The Toyota GR GT is special. It’s the automaker’s latest flagship, which arrives under the newly created Gazoo Racing sub-brand, and with a price tag expected to reach well into six figures. Unfortunately, that kind of exclusivity means you won’t be able to just walk into your local Toyota dealership and buy one.
The first hurdle is the price. The GR GT could supposedly cost around $225,000 to start, which will likely dissuade anyone from cross-shopping it with the RAV4. When asked how much the GR GT would cost, the car’s project manager, Takashi Doi, told The Drive to use the GT3 cars on the market today "as a reference."
The 2025 Porsche 911 GT3 starts at just over $231,000. Ford has the Mustang GTD, but it’s $100,000 more to start than the Porsche. The 2012 Lexus LFA—Toyota’s last flagship supercar that could return—started at $375,000, which is $530,000 today. We don’t expect the GR GT to cost anywhere close to that.
That kind of price tag will have buyers expecting an exceptional sales experience, and to provide that, a Toyota spokesperson also told the publication that the GR GT "will be available for purchase at select Lexus dealerships.” So, not even every Lexus dealer will offer the car.
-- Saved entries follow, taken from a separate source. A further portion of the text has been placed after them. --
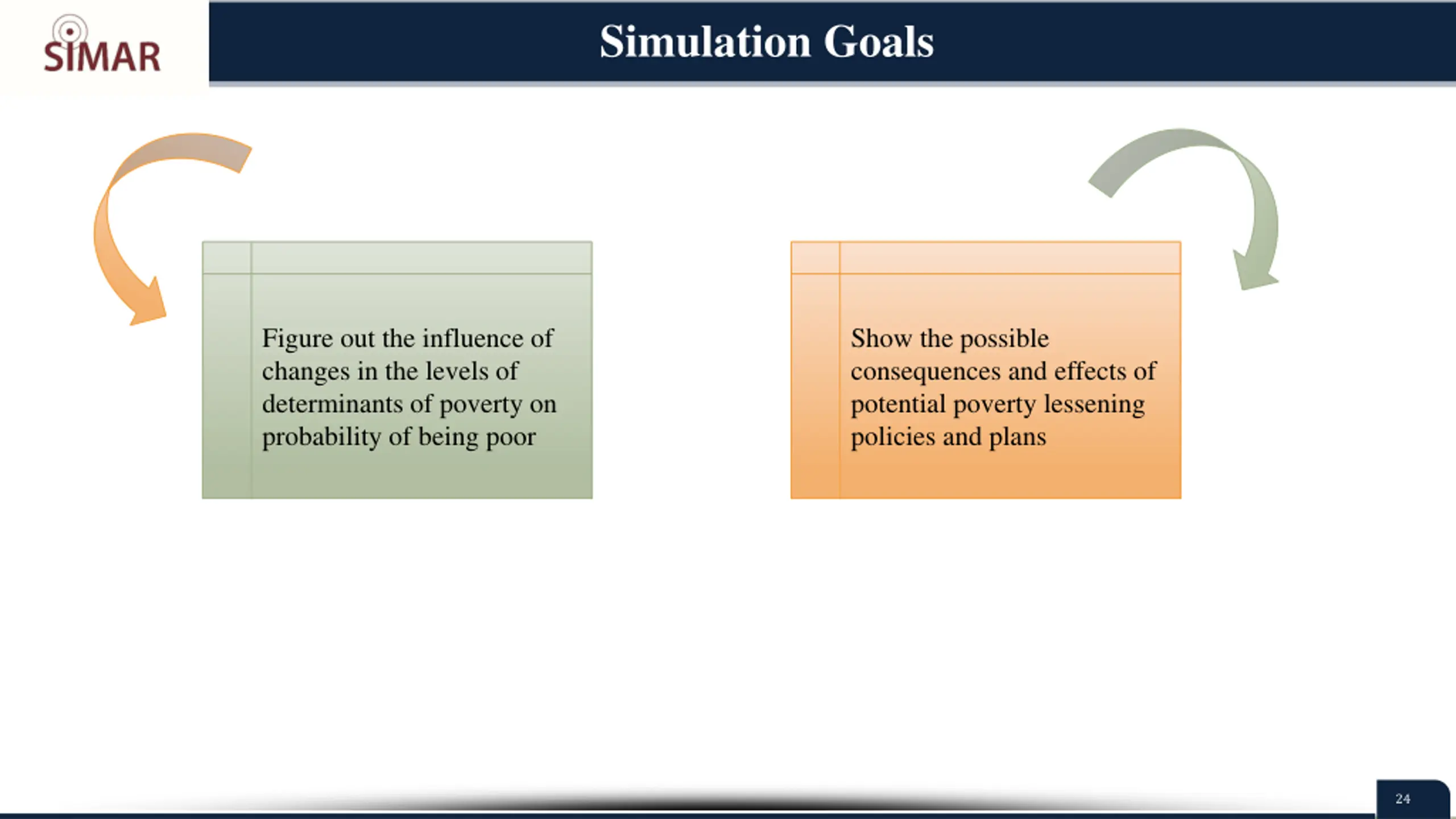 SIMAR

Simulation Goals

Figure out the influence of changes in the levels of determinants of poverty on probability of being poor

Show the possible consequences and effects of potential poverty lessening policies and plans

24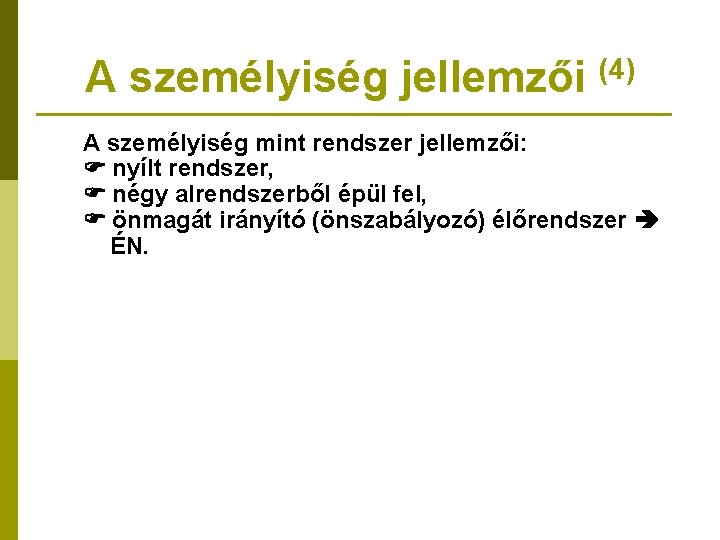 A személyiség jellemzői $^{(4)}$

A személyiség mint rendszer jellemzői:
☛ nyílt rendszer,
☛ négy alrendszerből épül fel,
☛ önmagát irányító (önszabályozó) élőrendszer ➔ ÉN.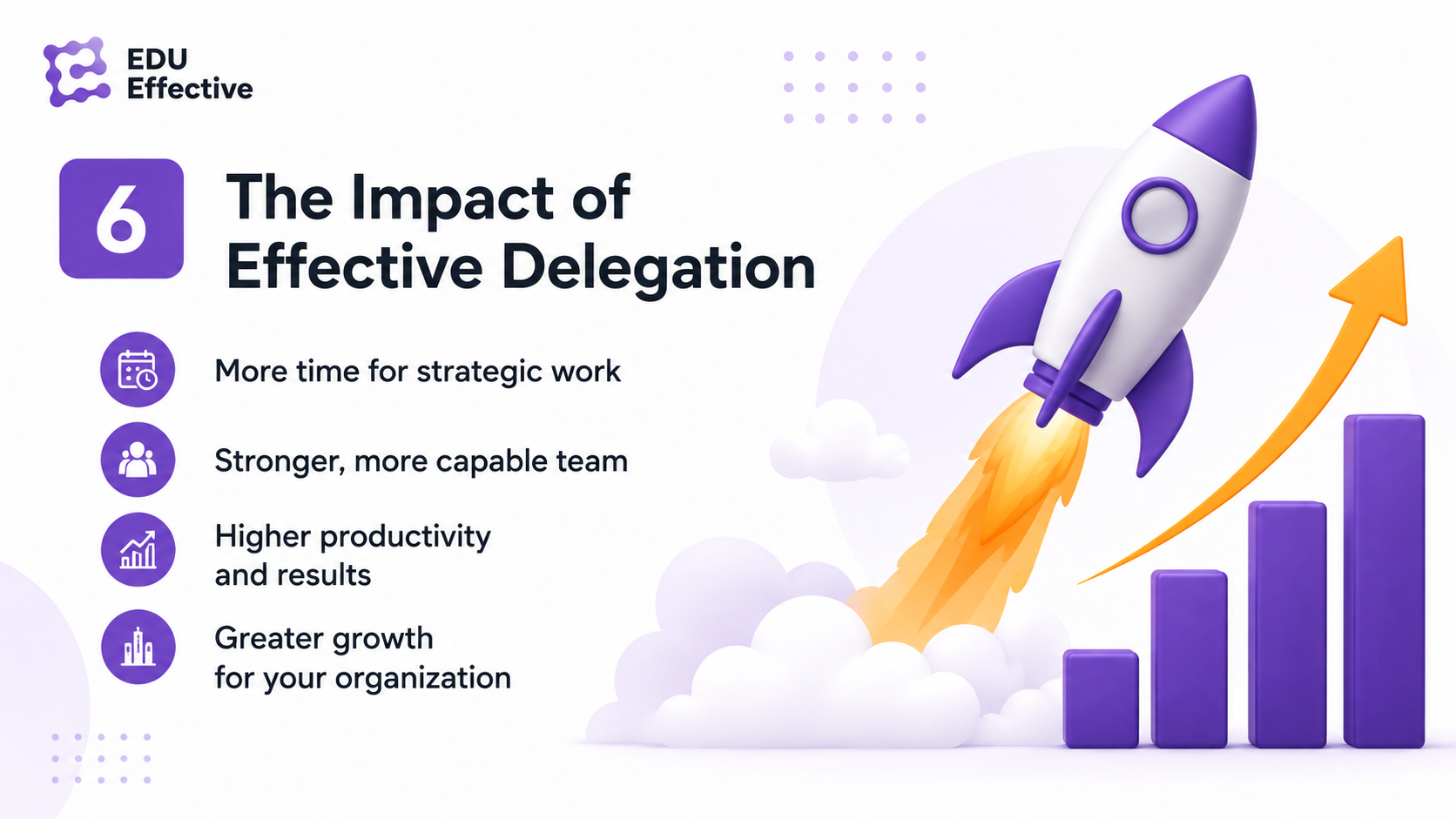 EDU
Effective

6

The Impact of Effective Delegation

More time for strategic work

Stronger, more capable team

Higher productivity and results

Greater growth for your organization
This is Toyota’s first vehicle with an all-aluminum frame, and it has body panels made of carbon fiber-reinforced plastic and aluminum. It packs a new twin-turbocharged V-8 engine and a single electric motor, which should make at least 640 horsepower and 627 pound-feet of torque.
Those are the minimum power figures, and the car could make much more, but Toyota hasn’t shared those final details yet. The GR GT isn’t expected to go on sale until sometime late next year, most likely as a 2027 model, but we should get those final numbers before sales begin.
The GR GT also has a race-dedicated GT3 variant on the way, and the pair are cut from the same cloth. The race car will arrive around the same time as the street-legal version, but it’ll ditch the electric motor for a purely V-8 powertrain. The GT3 has more aggressive aero elements, but the two share some suspension components.
The GR GT isn’t the standard car you’d expect from Toyota, so the buying experience will be equally unique.